## BRIEF
Edit the records from the line containing "Examining this photo, is" down to the end, replacing "turquoise water" with "blue-green water" and leaving everything else unchanged.

## PROVIDED INFORMATION
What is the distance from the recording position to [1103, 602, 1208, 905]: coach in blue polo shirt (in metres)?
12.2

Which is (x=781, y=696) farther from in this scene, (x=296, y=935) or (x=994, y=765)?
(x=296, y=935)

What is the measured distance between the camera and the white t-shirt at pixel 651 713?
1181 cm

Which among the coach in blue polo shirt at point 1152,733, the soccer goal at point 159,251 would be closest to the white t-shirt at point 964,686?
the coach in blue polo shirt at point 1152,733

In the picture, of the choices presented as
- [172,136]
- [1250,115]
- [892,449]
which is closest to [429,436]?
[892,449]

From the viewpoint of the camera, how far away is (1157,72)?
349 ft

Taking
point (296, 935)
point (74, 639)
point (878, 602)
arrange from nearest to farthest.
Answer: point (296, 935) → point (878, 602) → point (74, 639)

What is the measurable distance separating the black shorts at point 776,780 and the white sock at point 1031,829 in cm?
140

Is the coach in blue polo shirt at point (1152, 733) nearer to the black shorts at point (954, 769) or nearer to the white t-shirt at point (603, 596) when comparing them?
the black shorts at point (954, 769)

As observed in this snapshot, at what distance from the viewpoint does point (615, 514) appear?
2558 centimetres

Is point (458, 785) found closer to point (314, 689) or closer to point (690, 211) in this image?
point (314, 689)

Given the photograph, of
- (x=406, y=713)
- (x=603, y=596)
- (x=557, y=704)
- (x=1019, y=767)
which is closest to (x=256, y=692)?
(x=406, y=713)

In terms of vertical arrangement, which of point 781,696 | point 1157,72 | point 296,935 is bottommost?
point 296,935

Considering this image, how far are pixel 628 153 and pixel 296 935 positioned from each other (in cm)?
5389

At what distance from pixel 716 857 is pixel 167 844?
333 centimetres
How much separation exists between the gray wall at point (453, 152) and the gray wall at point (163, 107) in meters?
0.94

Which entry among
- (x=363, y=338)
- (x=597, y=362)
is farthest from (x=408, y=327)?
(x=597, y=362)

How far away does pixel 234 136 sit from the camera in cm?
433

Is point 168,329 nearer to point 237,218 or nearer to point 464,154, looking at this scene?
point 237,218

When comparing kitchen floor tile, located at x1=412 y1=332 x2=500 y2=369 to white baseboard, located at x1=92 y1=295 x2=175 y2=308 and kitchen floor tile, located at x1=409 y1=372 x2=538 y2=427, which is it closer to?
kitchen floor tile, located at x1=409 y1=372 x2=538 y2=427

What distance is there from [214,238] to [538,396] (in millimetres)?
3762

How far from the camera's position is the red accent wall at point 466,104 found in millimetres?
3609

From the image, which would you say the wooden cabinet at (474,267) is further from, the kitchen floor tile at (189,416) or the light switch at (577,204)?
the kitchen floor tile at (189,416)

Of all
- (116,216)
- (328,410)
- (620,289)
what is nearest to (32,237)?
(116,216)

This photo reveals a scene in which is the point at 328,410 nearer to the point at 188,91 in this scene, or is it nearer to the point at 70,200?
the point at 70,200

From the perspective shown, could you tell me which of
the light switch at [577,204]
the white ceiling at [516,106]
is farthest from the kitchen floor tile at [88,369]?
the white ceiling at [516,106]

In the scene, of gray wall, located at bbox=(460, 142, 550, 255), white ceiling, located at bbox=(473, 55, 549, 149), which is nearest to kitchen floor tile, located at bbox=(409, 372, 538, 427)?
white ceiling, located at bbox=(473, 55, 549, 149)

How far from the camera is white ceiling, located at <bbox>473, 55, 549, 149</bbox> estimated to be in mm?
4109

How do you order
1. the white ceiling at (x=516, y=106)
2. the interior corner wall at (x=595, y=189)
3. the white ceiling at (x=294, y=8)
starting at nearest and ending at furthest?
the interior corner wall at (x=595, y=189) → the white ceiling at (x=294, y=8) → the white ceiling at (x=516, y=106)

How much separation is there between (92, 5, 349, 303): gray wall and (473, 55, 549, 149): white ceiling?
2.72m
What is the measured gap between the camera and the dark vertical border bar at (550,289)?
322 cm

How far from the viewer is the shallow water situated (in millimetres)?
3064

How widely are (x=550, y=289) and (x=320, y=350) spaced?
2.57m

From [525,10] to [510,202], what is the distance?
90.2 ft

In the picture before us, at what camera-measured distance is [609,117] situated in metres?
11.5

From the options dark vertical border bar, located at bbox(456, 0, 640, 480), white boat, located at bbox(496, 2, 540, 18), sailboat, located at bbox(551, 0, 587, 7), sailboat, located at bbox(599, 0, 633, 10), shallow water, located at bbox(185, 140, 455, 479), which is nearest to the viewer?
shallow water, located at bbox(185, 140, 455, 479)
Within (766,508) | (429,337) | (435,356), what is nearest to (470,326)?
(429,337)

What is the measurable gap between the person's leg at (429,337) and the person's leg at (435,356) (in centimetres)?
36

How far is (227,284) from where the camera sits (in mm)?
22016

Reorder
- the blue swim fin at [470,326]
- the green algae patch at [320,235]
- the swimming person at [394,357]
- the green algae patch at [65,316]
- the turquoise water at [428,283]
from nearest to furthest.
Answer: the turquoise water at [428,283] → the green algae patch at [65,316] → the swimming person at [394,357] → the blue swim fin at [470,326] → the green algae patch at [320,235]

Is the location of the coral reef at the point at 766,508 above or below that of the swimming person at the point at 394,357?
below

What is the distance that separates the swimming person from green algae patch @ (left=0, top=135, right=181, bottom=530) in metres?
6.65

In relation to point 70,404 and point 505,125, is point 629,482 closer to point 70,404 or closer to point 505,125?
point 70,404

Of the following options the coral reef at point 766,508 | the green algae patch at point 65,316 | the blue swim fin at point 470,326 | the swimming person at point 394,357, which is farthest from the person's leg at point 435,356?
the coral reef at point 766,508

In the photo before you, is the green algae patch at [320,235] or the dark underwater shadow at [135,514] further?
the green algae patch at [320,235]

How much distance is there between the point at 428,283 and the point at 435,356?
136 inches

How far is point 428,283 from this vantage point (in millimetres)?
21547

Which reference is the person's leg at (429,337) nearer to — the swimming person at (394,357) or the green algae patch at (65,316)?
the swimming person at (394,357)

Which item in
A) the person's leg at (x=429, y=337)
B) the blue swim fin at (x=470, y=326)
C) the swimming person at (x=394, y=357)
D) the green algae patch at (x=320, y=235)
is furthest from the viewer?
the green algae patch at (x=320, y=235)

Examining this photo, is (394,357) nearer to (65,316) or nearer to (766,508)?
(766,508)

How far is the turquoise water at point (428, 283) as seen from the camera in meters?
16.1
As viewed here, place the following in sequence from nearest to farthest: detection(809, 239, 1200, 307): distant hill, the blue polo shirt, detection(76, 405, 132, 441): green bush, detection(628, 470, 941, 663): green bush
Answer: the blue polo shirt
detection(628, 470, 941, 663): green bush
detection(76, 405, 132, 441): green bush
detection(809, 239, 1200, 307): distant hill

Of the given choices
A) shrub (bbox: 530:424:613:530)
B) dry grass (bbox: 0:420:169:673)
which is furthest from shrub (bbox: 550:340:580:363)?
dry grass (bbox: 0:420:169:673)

## TASK RESULT
Examining this photo, is (394,357) nearer to (65,316) or nearer to (766,508)?
(766,508)

How far is the blue-green water at point (428, 283) as seen from the camera in meters?
16.1
As viewed here, place the following in sequence from nearest to farthest: detection(809, 239, 1200, 307): distant hill, the blue polo shirt, detection(76, 405, 132, 441): green bush, detection(628, 470, 941, 663): green bush
Answer: the blue polo shirt
detection(628, 470, 941, 663): green bush
detection(76, 405, 132, 441): green bush
detection(809, 239, 1200, 307): distant hill

Of the given choices
A) shrub (bbox: 530:424:613:530)
B) dry grass (bbox: 0:420:169:673)
which is furthest from shrub (bbox: 550:340:580:363)?
dry grass (bbox: 0:420:169:673)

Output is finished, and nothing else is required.